◆ **Task instructions**:
**1.** In the commit email about the Doris data-loss fix, what does invoking `VNodeChannel::cancel` do to the `VNodeChannel`?
**2.** Retype the part of the commit email about the Doris data-loss fix that opens with the words containing "commit 8df2c5b7f8ee1a42ca50706b53d0f9488f34a04a" and closes with "be considered successful.".
**3.** Extend the commit email about the Doris data-loss fix, picking up after its last sentence.

Text under study START

This is an automated email from the ASF dual-hosted git repository.

gavinchou pushed a commit to branch master
in repository https://gitbox.apache.org/repos/asf/doris.git


The following commit(s) were added to refs/heads/master by this push:
     new 8df2c5b7f8e [Fix](load) Fix data loss when node channel been cancelled 
before close wait (#36662)
8df2c5b7f8e is described below

commit 8df2c5b7f8ee1a42ca50706b53d0f9488f34a04a
Author: plat1ko <platonekos...@gmail.com>
AuthorDate: Mon Jun 24 14:28:22 2024 +0800

    [Fix](load) Fix data loss when node channel been cancelled before close 
wait (#36662)
    
    Fix data loss when node channel been cancelled before close wait.
    When an error occurs in `VNodeChannel::try_send_pending_block`, invoking
    `VNodeChannel::cancel` sets the `VNodeChannel` to closed. In
    `VTabletWriter::close`, if `VNodeChannel::cancel` is called before
    `VNodeChannel::close_wait`, it bypasses the error handling code
    directly, causing the transaction to still be considered successful.

Text under study END
Provided data START

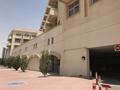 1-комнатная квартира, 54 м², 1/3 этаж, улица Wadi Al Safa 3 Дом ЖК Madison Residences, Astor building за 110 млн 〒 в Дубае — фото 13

Provided data END
Provided data START

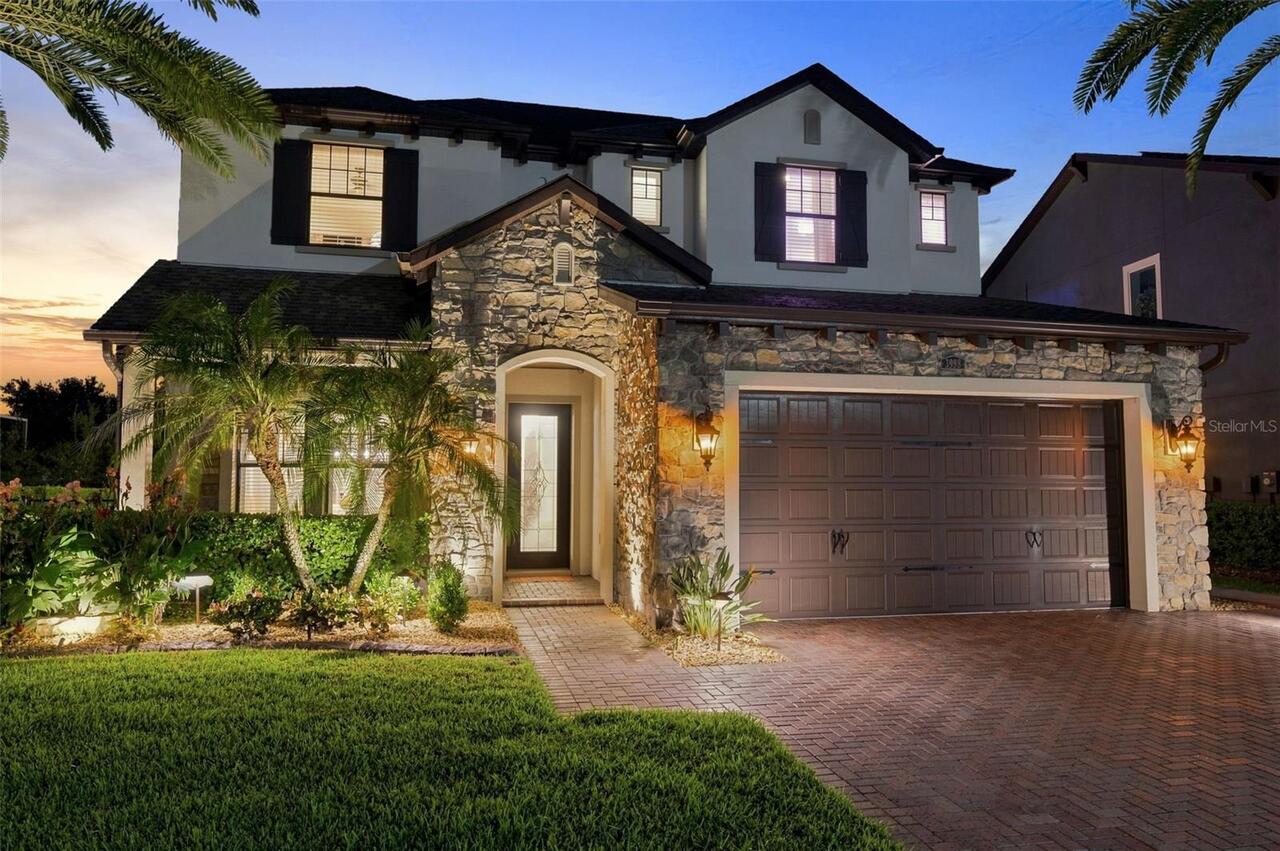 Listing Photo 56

Provided data END
Provided data START

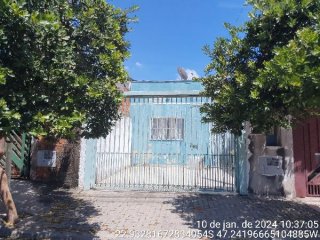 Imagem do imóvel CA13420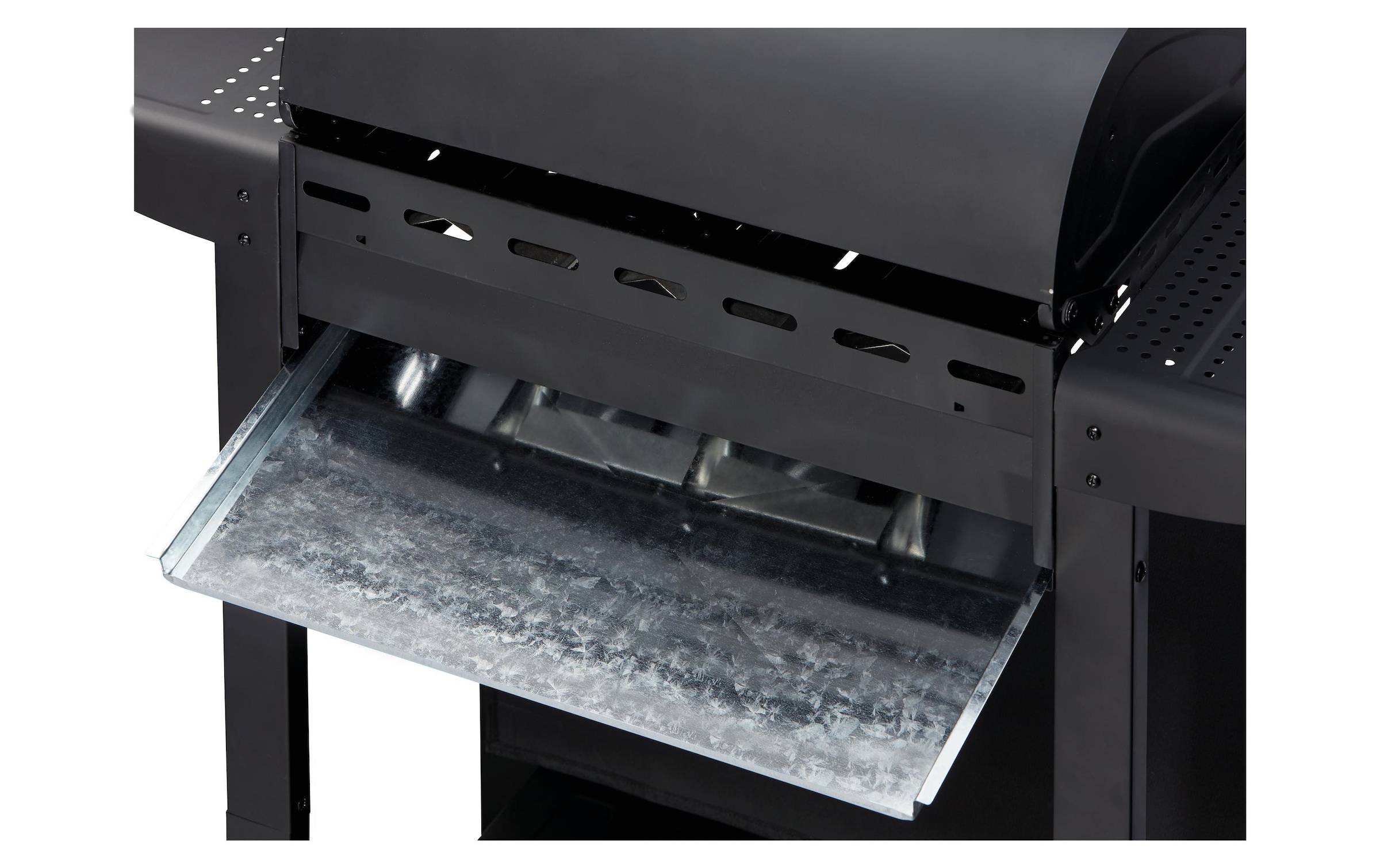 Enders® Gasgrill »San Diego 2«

Provided data END

◆ **Results of the exercise**:
**1.** It sets the `VNodeChannel` to closed.

**2.**
commit 8df2c5b7f8ee1a42ca50706b53d0f9488f34a04a
Author: plat1ko <platonekos...@gmail.com>
AuthorDate: Mon Jun 24 14:28:22 2024 +0800

    [Fix](load) Fix data loss when node channel been cancelled before close 
wait (#36662)
    
    Fix data loss when node channel been cancelled before close wait.
    When an error occurs in `VNodeChannel::try_send_pending_block`, invoking
    `VNodeChannel::cancel` sets the `VNodeChannel` to closed. In
    `VTabletWriter::close`, if `VNodeChannel::cancel` is called before
    `VNodeChannel::close_wait`, it bypasses the error handling code
    directly, causing the transaction to still be considered successful.

**3.**
---
 be/src/cloud/injection_point_action.cpp   | 10 ++++++++
 be/src/vec/sink/writer/vtablet_writer.cpp | 42 ++++++++++++++++++-------------
 2 files changed, 34 insertions(+), 18 deletions(-)

diff --git a/be/src/cloud/injection_point_action.cpp 
b/be/src/cloud/injection_point_action.cpp
index d99dcfd534d..e8c57ed91e8 100644
--- a/be/src/cloud/injection_point_action.cpp
+++ b/be/src/cloud/injection_point_action.cpp
@@ -98,6 +98,16 @@ void register_suites() {
             should_ret = true;
         });
     });
+    suite_map.emplace("test_cancel_node_channel", [] {
+        auto* sp = SyncPoint::get_instance();
+        sp->set_call_back("VNodeChannel::try_send_block", [](auto&& args) {
+            LOG(INFO) << "injection VNodeChannel::try_send_block";
+            auto* arg0 = try_any_cast<Status*>(args[0]);
+            *arg0 = Status::InternalError<false>("test_cancel_node_channel 
injection error");
+        });
+        sp->set_call_back("VOlapTableSink::close",
+                          [](auto&&) { 
std::this_thread::sleep_for(std::chrono::seconds(5)); });
+    });
 }
 
 void set_sleep(const std::string& point, HttpRequest* req) {
diff --git a/be/src/vec/sink/writer/vtablet_writer.cpp 
b/be/src/vec/sink/writer/vtablet_writer.cpp
index b31796fe724..22d9bbd840b 100644
--- a/be/src/vec/sink/writer/vtablet_writer.cpp
+++ b/be/src/vec/sink/writer/vtablet_writer.cpp
@@ -45,6 +45,7 @@
 #include <vector>
 
 #include "cloud/config.h"
+#include "common/sync_point.h"
 #include "util/runtime_profile.h"
 #include "vec/data_types/data_type.h"
 #include "vec/exprs/vexpr_fwd.h"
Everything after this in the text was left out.